Rewrite the part of the material that opens with the line containing "Limpuro Pipelimo-Teerblocker 50ml" and closes with the line containing "Plumbing Engineering Technology", swapping "Plumbing" for "Piping" and changing nothing else. Leave the pictures out of your answer.

_Data excerpts_
+ + + + + + +

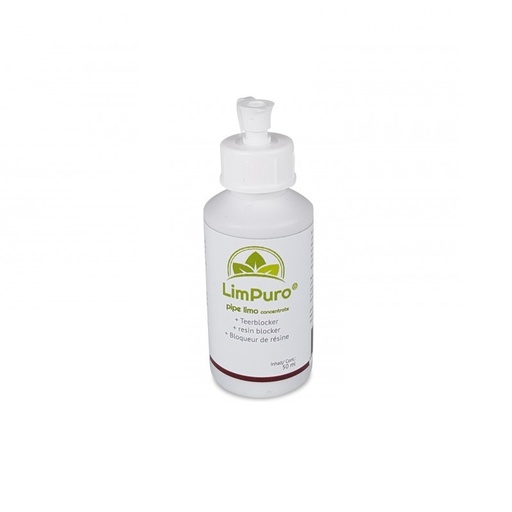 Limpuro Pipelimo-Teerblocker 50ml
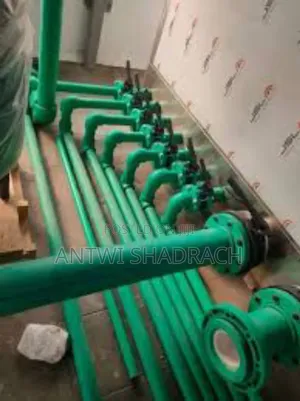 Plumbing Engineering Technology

+ + + + + + +

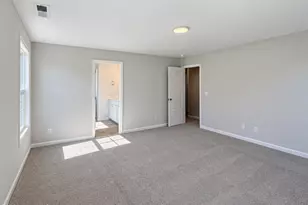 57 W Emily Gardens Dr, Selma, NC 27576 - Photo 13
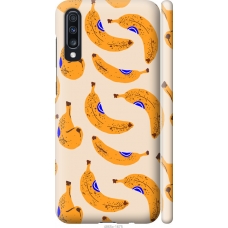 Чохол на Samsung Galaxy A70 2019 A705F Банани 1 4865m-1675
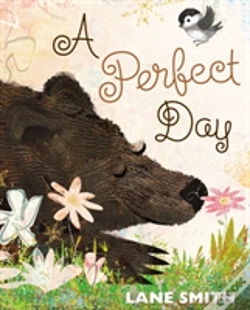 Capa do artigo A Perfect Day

+ + + + + + +

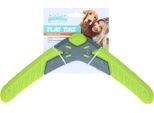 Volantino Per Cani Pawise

+ + + + + + +

_Solution for this problem_
 Limpuro Pipelimo-Teerblocker 50ml
 Piping Engineering Technology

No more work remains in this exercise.